Research on Deep Q-Network Hybridization with Extended Kalman Filter in Maneuvering Decision of Unmanned Combat Aerial Vehicles

Juntao Ruan,Yi Qin,Fei Wang,Jianjun Huang,Fujie Wang,Fang Guo,Yaohua Hu
DOI: https://doi.org/10.3390/math12020261
IF: 2.4
2024-01-13
Mathematics
Abstract:To adapt to the development trend of intelligent air combat, it is necessary to research the autonomous generation of maneuvering decisions for unmanned combat aerial vehicles (UCAV). This paper presents a maneuver decision-making method for UCAV based on a hybridization of deep Q-network (DQN) and extended Kalman filtering (EKF). Firstly, a three-dimensional air combat simulation environment is constructed, and a flight motion model of UCAV is designed to meet the requirements of the simulation environment. Secondly, we evaluate the current situation of UCAV based on their state variables in air combat, for further network learning and training to obtain the optimal maneuver strategy. Finally, based on the DQN, the system state equation is constructed using the uncertain parameter values of the current network, and the observation equation of the system is constructed using the parameters of the target network. The optimal parameter estimation value of the DQN is obtained by iteratively updating the solution through EKF. Simulation experiments have shown that this autonomous maneuver decision-making method hybridizing DQN with EKF is effective and reliable, as it can eliminate the opponent and preserve its side.
mathematics
What problem does this paper attempt to address?

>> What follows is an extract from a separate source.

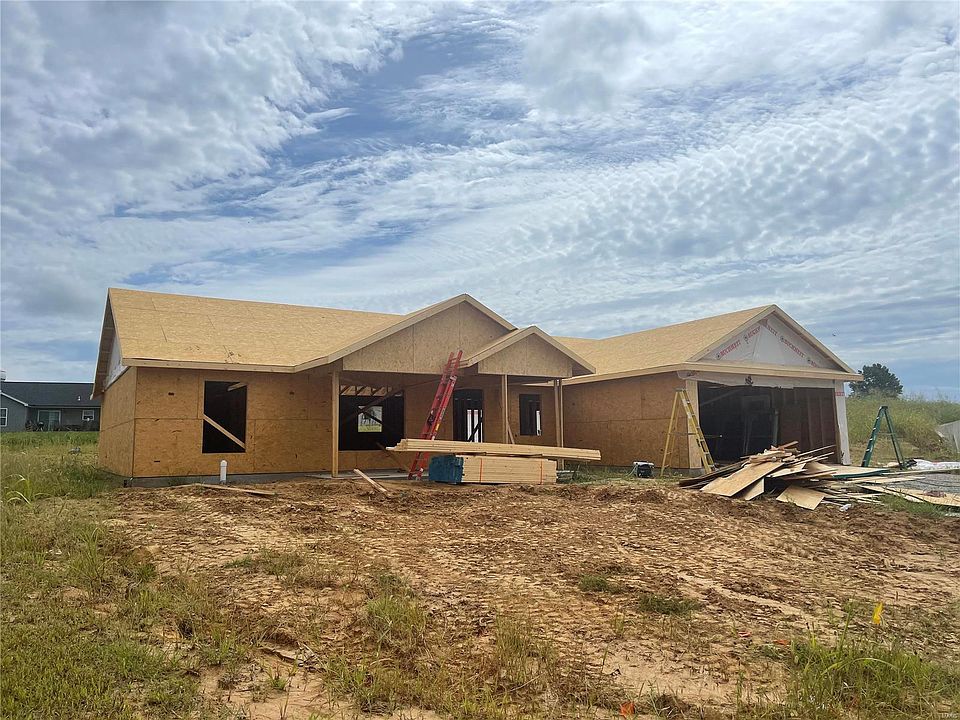 1st image of 430 Jona Gold Ct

The problem that this paper attempts to solve is how to realize the autonomous generation of maneuvering decisions for Unmanned Combat Aerial Vehicles (UCAVs) in the context of intelligent air combat. Specifically, the paper proposes a method based on the fusion of Deep Q - Network (DQN) and Extended Kalman Filter (EKF), aiming to improve the UCAV's autonomous maneuvering decision - making ability in complex and dynamic aerial environments. Through this method, the UCAV can more effectively eliminate opponents and protect itself in combat, thereby enhancing its effectiveness and reliability in intelligent air combat. The paper mainly focuses on the following aspects: 1. **Constructing a three - dimensional air combat simulation environment**: A UCAV flight motion model that meets the simulation requirements is designed. 2. **Evaluating the current UCAV state**: Evaluation is based on the state variables of the UCAV in air combat, so as to further carry out network learning and training and obtain the optimal maneuvering strategy. 3. **Fusing DQN and EKF**: Use DQN to generate the system state equation, and use the parameters of the target network to construct the system's observation equation. Through EKF iterative update of the solution, the optimal parameter estimation value of DQN is obtained. Through these methods, the paper aims to solve the problem of parameter estimation deviation in the existing DQN algorithm caused by the influence of the experience pool and the target network during the parameter update process, thereby improving the stability and convergence of UCAV maneuvering decision - making.